For unstructured data item, its similarityFor the text collection T and medical data of the unstructured data item Jaccard similarities SIM (S, T) in storehouse between the text collection S of existing homogeneous data item,
Wherein, SIM (S, T)=| S ∩ T |/| S ∪ T |,
Further, the text collection T of unstructured data item and existing like numbers in medical data base are directly being calculated Before the Jaccard similarities between the text collection S of item, also text collection T and text collection S are pre-processed as follows:
(i) using storehouse is segmented, the text field in T and S is resolved into some words, and using each word as minimum treat number According to item,
(ii) by the corresponding participle data item from T and S according to K-shingle algorithms one by one compared with.
Further, the participle storehouse includes three parts:
Medicine name part, it includes medicine trade name, the English alphabet abbreviation of common name and common scheme;
Symptom description part, it includes the common symptom of medical treatment and describes everyday words;
Genetic test part, it includes the result description of the site abbreviation of genetic test and genetic test.

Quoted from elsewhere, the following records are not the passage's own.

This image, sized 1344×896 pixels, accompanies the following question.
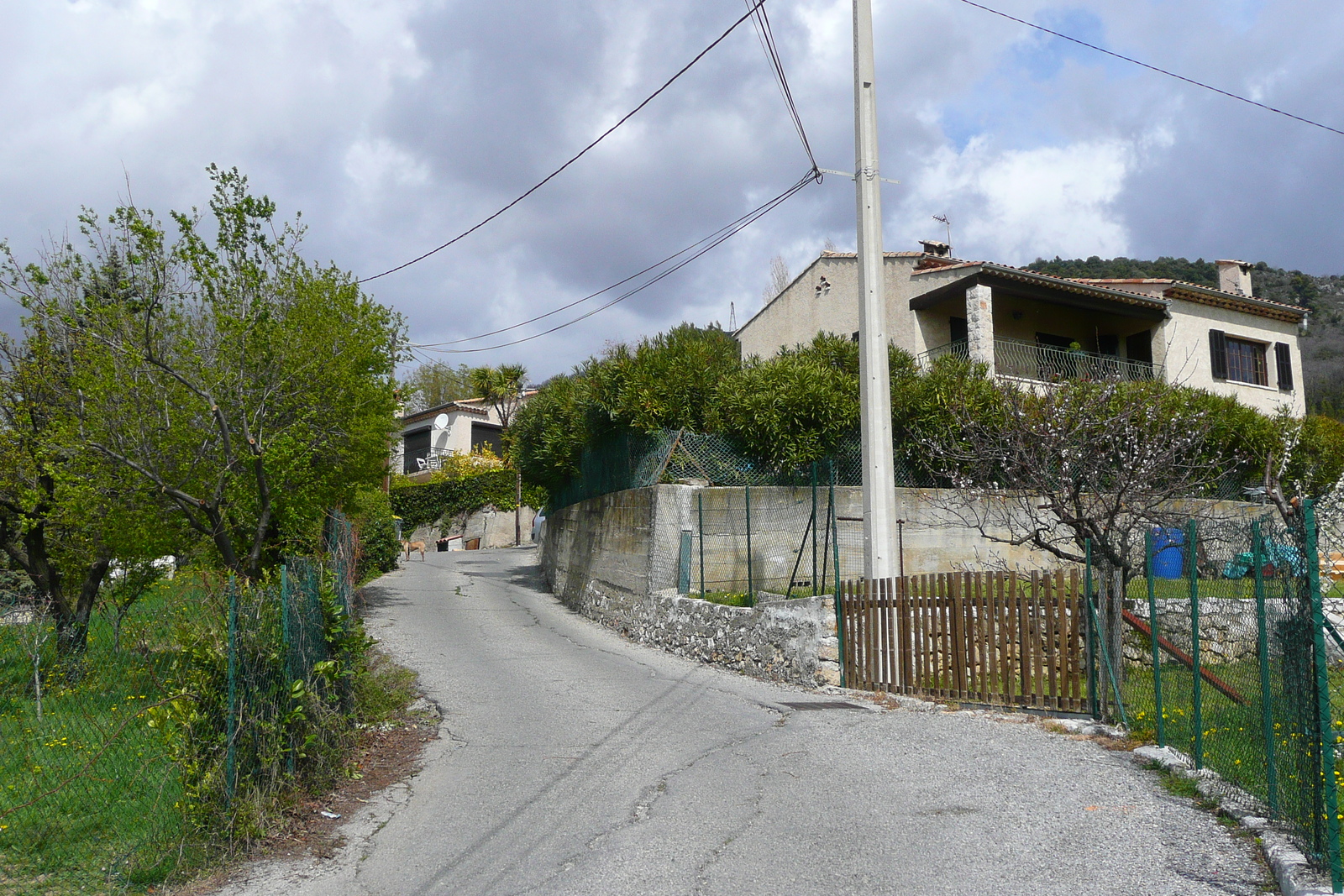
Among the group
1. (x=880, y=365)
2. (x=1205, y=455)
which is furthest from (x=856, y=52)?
(x=1205, y=455)

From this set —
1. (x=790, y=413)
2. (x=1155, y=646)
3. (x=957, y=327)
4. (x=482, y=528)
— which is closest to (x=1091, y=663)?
(x=1155, y=646)

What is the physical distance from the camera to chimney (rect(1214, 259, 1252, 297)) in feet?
96.7

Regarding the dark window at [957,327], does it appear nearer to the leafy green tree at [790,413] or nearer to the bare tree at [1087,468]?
the bare tree at [1087,468]

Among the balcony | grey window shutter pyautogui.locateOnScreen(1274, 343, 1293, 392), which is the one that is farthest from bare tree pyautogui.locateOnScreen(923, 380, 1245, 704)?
grey window shutter pyautogui.locateOnScreen(1274, 343, 1293, 392)

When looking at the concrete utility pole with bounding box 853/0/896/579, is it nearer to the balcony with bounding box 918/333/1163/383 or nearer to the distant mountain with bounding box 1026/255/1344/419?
the balcony with bounding box 918/333/1163/383

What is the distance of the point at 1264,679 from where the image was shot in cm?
539

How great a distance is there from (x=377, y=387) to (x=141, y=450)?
488 centimetres

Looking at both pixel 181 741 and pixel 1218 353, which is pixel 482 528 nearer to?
pixel 1218 353

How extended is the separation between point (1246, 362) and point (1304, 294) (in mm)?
45055

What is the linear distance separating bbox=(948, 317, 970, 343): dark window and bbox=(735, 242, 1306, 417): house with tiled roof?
3 centimetres

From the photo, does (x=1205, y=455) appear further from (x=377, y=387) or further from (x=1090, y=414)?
(x=377, y=387)

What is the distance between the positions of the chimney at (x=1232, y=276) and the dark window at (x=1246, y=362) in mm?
2572

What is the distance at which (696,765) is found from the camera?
24.7 feet

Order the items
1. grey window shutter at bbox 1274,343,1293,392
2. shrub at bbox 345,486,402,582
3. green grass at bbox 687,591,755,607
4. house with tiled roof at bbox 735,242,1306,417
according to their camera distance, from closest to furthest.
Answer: green grass at bbox 687,591,755,607 < house with tiled roof at bbox 735,242,1306,417 < shrub at bbox 345,486,402,582 < grey window shutter at bbox 1274,343,1293,392
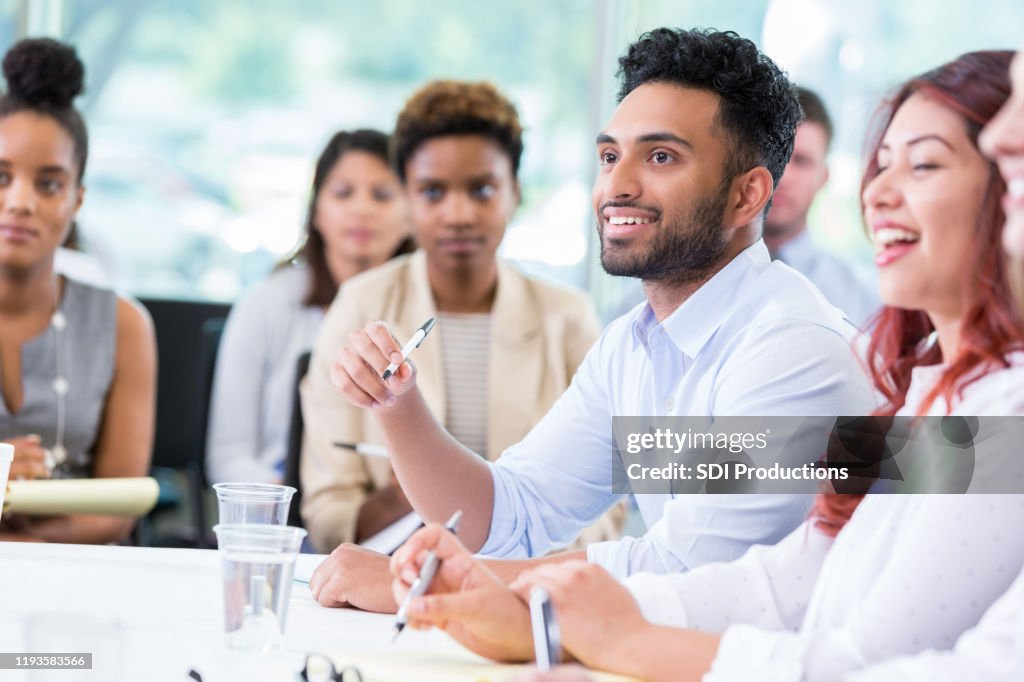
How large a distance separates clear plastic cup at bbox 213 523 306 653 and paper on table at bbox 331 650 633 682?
0.09 m

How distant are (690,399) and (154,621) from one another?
0.80 m

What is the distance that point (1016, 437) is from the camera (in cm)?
107

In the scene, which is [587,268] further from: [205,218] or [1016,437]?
[1016,437]

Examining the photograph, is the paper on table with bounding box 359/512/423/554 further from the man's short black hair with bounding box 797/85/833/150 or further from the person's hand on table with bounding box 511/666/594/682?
the man's short black hair with bounding box 797/85/833/150

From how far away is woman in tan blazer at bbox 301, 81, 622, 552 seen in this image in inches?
112

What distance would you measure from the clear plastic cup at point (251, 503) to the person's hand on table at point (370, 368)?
255 millimetres

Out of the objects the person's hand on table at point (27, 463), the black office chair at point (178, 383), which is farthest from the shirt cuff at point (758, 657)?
the black office chair at point (178, 383)

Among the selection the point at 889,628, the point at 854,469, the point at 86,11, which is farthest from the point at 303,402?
the point at 86,11

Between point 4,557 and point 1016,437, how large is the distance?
4.24ft

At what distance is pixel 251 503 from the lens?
1.41 metres

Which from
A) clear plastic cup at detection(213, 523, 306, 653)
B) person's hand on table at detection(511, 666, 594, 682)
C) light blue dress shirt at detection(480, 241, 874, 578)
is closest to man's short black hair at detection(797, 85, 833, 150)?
light blue dress shirt at detection(480, 241, 874, 578)

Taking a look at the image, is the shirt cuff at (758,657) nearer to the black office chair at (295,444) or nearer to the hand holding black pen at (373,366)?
the hand holding black pen at (373,366)

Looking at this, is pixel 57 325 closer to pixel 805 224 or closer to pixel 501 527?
pixel 501 527

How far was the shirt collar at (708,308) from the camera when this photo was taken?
1.74 meters
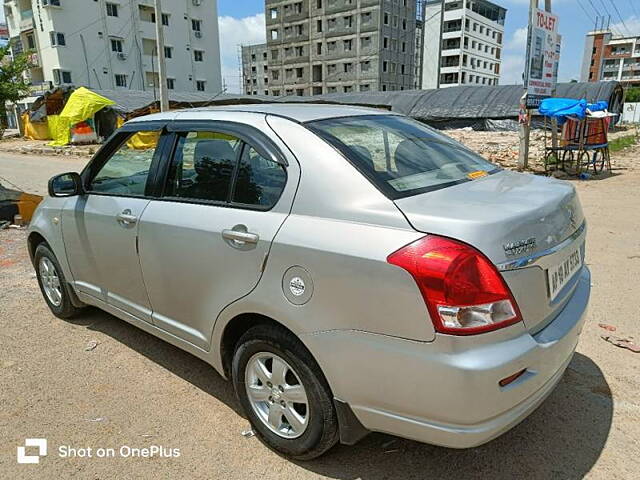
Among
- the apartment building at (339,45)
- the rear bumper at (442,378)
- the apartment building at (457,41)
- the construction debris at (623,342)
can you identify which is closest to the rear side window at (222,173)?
the rear bumper at (442,378)

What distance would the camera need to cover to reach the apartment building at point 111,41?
42.6 m

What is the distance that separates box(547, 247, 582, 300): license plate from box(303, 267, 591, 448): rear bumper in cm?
17

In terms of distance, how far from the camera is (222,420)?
277 cm


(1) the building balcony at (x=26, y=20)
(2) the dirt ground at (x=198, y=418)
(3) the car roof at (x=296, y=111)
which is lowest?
(2) the dirt ground at (x=198, y=418)

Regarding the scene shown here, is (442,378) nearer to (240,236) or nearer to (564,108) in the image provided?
(240,236)

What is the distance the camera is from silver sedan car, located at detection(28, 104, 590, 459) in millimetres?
1814

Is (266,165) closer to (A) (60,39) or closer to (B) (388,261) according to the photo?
(B) (388,261)

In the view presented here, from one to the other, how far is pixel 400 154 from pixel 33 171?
16.2 metres

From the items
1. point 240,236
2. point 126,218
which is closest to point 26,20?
point 126,218

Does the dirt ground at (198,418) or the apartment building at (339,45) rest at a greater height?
the apartment building at (339,45)

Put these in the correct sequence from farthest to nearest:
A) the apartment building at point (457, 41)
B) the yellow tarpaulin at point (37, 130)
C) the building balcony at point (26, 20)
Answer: the apartment building at point (457, 41)
the building balcony at point (26, 20)
the yellow tarpaulin at point (37, 130)

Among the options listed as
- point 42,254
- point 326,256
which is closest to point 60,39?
point 42,254

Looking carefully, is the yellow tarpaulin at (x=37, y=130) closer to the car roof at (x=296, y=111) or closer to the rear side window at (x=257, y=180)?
the car roof at (x=296, y=111)

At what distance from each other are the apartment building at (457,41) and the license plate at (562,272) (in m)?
74.3
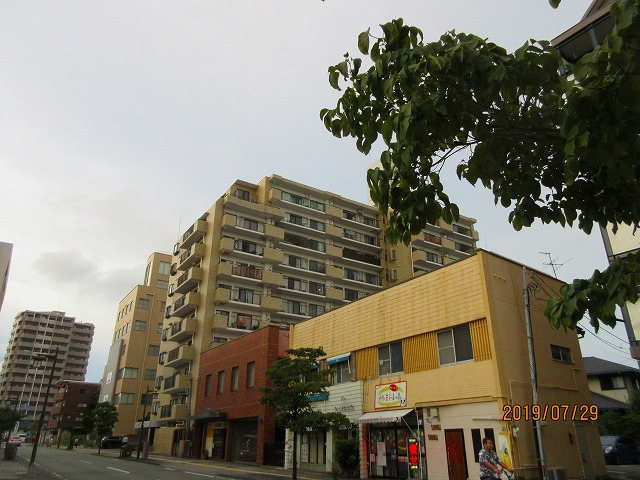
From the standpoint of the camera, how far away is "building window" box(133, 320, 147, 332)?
71188 mm

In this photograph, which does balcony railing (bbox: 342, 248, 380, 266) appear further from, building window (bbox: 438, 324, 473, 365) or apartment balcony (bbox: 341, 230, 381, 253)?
building window (bbox: 438, 324, 473, 365)

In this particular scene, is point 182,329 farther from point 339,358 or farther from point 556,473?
point 556,473

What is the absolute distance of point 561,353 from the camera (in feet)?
71.5

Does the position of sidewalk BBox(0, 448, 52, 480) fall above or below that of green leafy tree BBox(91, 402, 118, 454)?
below

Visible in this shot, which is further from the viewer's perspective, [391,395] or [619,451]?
[619,451]

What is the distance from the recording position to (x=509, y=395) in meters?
17.9

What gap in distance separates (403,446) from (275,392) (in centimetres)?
633

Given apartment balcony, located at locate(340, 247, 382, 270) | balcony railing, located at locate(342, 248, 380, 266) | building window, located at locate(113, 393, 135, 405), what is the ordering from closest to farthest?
1. apartment balcony, located at locate(340, 247, 382, 270)
2. balcony railing, located at locate(342, 248, 380, 266)
3. building window, located at locate(113, 393, 135, 405)

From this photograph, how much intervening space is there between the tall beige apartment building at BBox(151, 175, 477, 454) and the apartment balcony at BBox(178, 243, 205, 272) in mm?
114

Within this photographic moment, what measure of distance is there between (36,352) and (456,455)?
14393 cm

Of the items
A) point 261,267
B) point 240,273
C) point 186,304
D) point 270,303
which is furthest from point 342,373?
point 261,267

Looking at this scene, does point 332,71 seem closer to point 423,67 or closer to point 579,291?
point 423,67

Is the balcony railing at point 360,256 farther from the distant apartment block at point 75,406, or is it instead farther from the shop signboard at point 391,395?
the distant apartment block at point 75,406
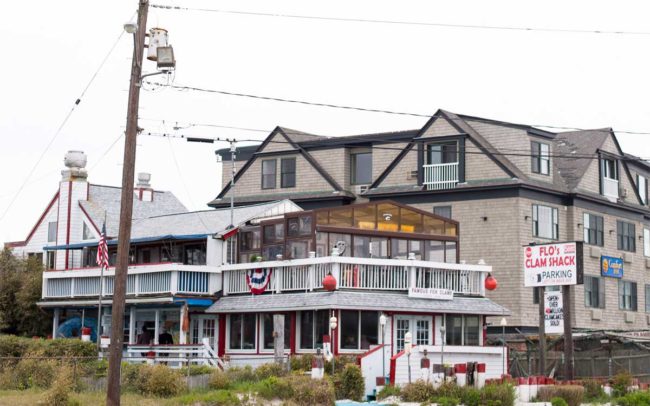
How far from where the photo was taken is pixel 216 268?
143ft

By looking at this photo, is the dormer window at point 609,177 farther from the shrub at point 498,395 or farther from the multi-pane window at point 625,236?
the shrub at point 498,395

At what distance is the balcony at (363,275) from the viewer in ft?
130

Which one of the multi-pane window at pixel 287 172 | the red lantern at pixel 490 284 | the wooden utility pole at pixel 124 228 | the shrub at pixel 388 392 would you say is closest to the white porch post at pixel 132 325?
the red lantern at pixel 490 284

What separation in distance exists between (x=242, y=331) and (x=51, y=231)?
17.2 meters

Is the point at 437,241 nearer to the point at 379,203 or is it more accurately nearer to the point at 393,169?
the point at 379,203

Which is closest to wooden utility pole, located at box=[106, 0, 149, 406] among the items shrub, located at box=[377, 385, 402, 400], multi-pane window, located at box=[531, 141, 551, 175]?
shrub, located at box=[377, 385, 402, 400]

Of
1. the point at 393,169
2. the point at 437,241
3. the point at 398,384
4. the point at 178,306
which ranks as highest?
the point at 393,169

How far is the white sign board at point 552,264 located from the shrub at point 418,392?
8.16 meters

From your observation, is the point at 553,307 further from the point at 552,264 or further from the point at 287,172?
the point at 287,172

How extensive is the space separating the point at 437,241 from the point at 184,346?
11.2m

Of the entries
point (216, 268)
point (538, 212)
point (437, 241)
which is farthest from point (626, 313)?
point (216, 268)

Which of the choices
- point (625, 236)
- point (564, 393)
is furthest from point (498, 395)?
point (625, 236)

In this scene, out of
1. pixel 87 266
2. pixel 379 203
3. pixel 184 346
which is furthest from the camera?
pixel 87 266

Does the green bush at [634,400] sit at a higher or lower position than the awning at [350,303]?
lower
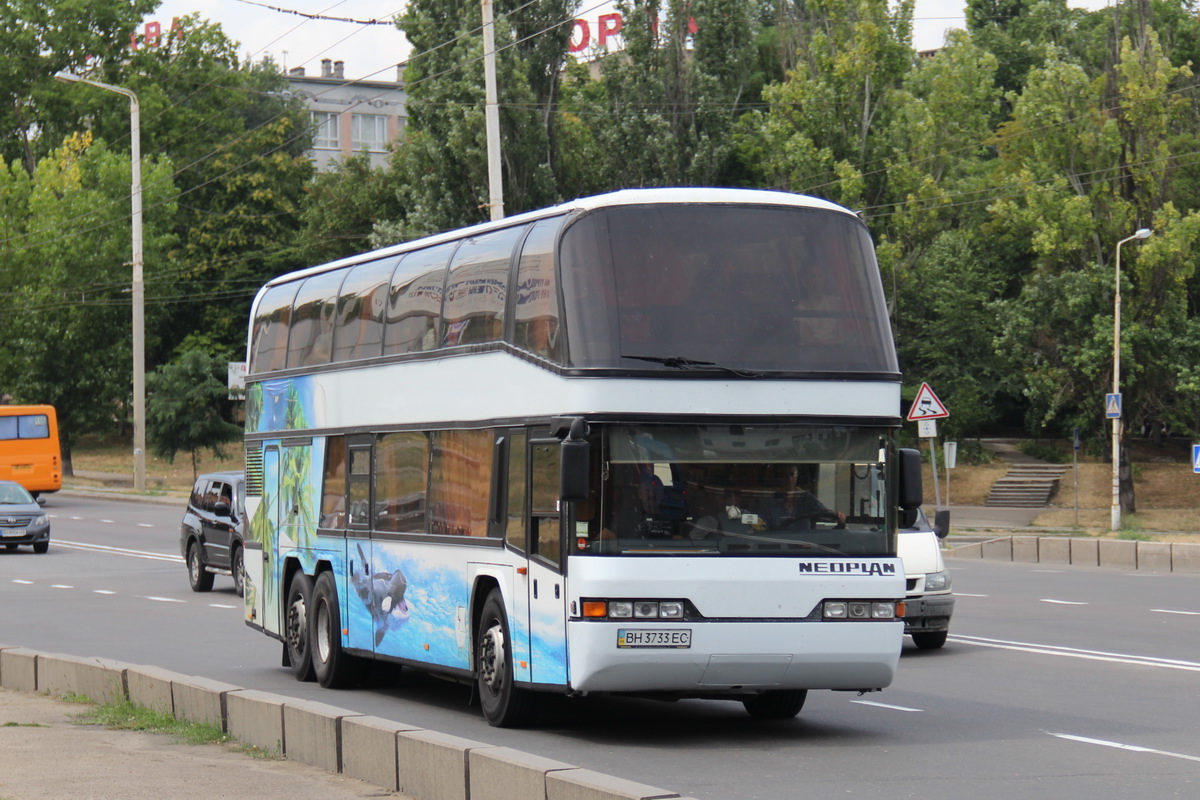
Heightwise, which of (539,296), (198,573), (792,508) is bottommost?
(198,573)

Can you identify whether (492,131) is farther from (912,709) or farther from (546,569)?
(546,569)

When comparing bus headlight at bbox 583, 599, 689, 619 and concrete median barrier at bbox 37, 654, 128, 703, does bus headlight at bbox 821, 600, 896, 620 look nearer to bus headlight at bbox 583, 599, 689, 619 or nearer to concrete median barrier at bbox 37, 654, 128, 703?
bus headlight at bbox 583, 599, 689, 619

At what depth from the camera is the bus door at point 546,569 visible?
10.8 metres

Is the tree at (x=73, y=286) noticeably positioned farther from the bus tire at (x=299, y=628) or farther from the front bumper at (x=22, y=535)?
the bus tire at (x=299, y=628)

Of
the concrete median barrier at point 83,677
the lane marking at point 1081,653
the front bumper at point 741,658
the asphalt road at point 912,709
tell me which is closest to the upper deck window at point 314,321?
the asphalt road at point 912,709

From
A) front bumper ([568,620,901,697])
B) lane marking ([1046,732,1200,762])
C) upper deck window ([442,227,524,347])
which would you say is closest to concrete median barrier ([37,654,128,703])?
upper deck window ([442,227,524,347])

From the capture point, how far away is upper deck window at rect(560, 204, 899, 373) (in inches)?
431

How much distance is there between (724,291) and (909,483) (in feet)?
5.73

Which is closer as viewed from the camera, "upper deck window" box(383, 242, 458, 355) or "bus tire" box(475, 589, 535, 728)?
"bus tire" box(475, 589, 535, 728)

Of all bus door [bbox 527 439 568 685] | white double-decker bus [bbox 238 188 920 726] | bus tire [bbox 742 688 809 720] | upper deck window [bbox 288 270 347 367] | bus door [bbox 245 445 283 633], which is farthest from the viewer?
bus door [bbox 245 445 283 633]

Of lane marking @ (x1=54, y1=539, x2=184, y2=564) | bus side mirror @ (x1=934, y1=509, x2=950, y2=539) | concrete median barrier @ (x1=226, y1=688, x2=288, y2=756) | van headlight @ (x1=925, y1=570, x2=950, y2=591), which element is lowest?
lane marking @ (x1=54, y1=539, x2=184, y2=564)

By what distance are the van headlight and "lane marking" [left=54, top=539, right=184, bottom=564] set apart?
18.9 m

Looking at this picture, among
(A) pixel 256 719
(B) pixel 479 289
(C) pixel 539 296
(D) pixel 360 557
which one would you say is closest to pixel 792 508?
(C) pixel 539 296

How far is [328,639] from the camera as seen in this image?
1490 cm
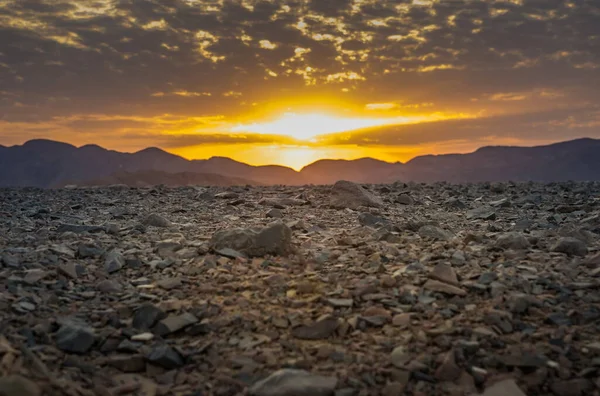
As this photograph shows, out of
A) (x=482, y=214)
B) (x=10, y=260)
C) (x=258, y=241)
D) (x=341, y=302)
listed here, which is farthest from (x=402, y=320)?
(x=482, y=214)

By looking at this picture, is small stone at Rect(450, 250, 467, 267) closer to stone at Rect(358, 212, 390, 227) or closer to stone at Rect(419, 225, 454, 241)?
stone at Rect(419, 225, 454, 241)

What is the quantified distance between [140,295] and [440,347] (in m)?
3.54

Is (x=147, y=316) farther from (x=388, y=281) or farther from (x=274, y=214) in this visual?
(x=274, y=214)

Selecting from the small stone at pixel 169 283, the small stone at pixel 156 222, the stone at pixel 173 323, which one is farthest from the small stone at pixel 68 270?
the small stone at pixel 156 222

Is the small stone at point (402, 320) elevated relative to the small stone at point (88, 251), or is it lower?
lower

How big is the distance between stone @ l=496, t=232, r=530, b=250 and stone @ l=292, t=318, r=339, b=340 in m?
3.74

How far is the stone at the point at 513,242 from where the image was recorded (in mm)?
7629

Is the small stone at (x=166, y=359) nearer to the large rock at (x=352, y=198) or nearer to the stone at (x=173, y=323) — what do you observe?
the stone at (x=173, y=323)

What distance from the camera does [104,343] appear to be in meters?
5.05

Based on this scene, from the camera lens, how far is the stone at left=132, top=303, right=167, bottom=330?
538cm

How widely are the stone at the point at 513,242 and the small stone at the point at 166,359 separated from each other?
523 cm

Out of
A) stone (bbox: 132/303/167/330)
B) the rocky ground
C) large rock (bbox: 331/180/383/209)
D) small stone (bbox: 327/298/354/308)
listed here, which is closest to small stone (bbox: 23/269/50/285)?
the rocky ground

The classification of medical data is illustrated by taking tumour case history as an example below.
Core texture data item is listed in table 1 in case history,
Table 1
, unstructured data is:T1 main suit, T2 historical therapeutics scheme and T3 this therapeutic scheme.
According to inventor's practical experience, above structuring core data is classified again:
It is detailed that A excludes array:
Disease name first-level class, disease name secondary classification, patient name abbreviation, sex, birthplace, the date of birth, Hang up one's hat ground, occupation, nationality, hospital name, section office, ID number (case history/Reference Number), admission number, admission time, discharge time, Differentiation degree and pathology title,
It is detailed that B obscures array:
Marital status, staging, disease TNM stage, whether shift, metastasis site, first admission time, be admitted to hospital first Symptom, first symptom occur to go to a doctor period, this symptom of being admitted to hospital, this symptom time of occurrence, smoking, the length of smoking, drink, Wine storage time, obsterical history and familial inheritance tumour medical history.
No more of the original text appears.